━━ Supplied entries

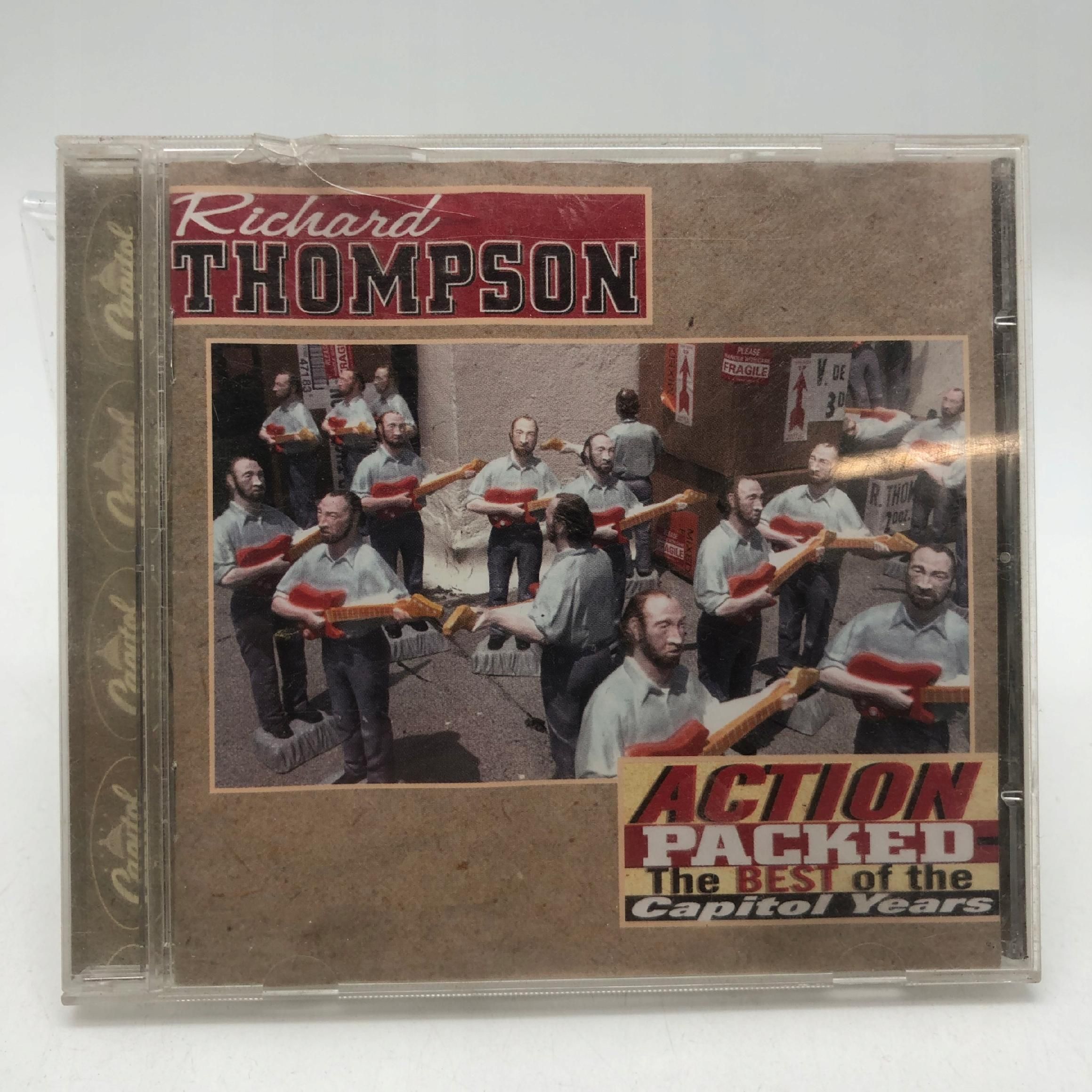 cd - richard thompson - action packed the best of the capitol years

━━━━
━━ Supplied entries

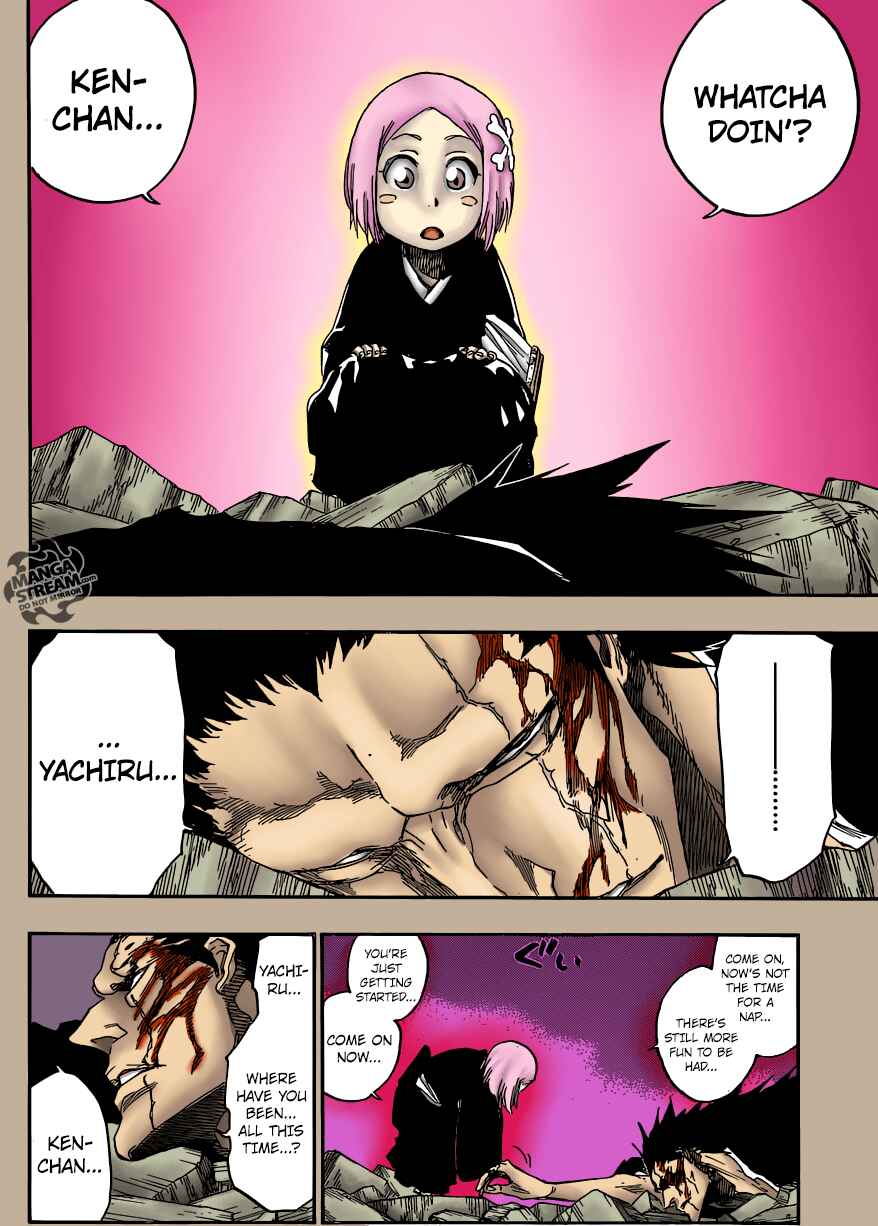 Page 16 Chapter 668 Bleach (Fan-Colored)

━━━━
━━ Supplied entries

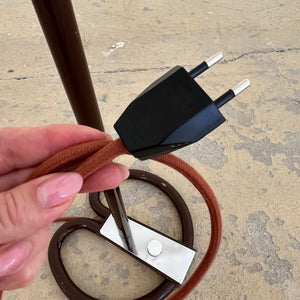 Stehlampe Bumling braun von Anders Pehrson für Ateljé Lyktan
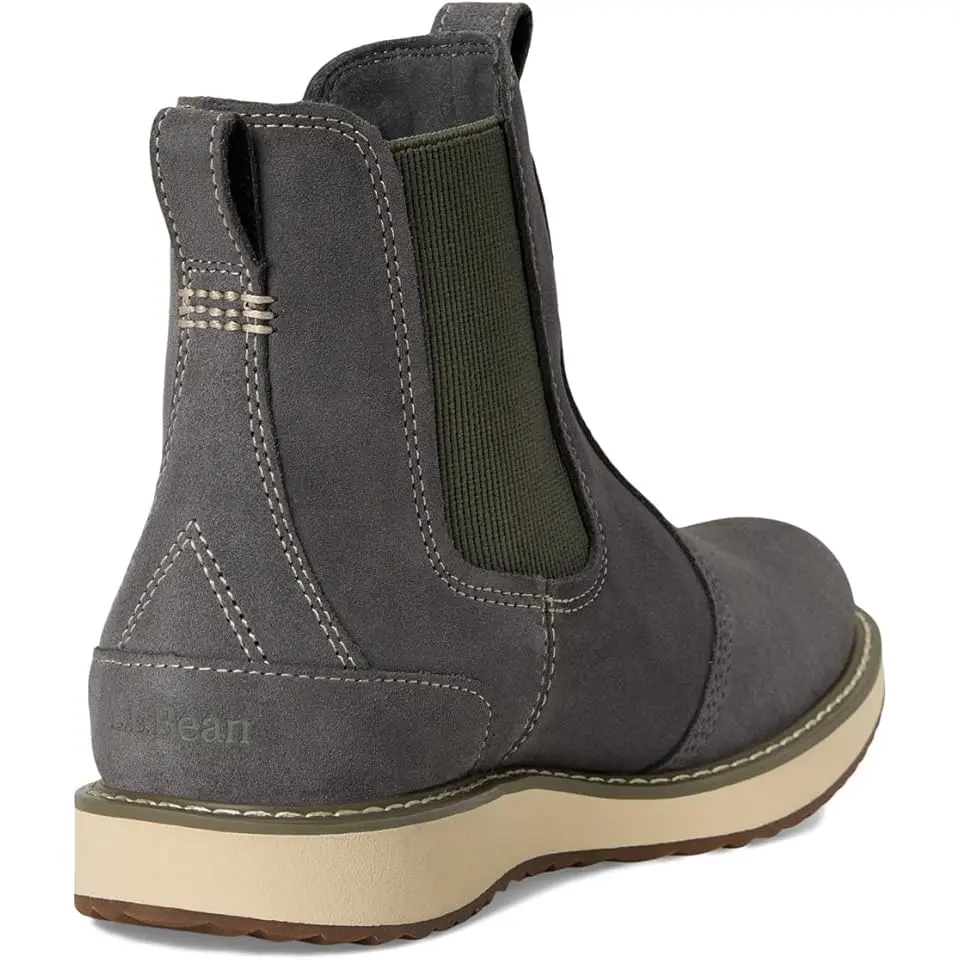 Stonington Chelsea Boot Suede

━━━━

» Exercise aim
Set down word for word the lines above from the one with "Stehlampe Bumling braun" up to and including the one with "Stonington Chelsea Boot Suede". Omit every picture.

» Worked solution
 Stehlampe Bumling braun von Anders Pehrson für Ateljé Lyktan
 Stonington Chelsea Boot Suede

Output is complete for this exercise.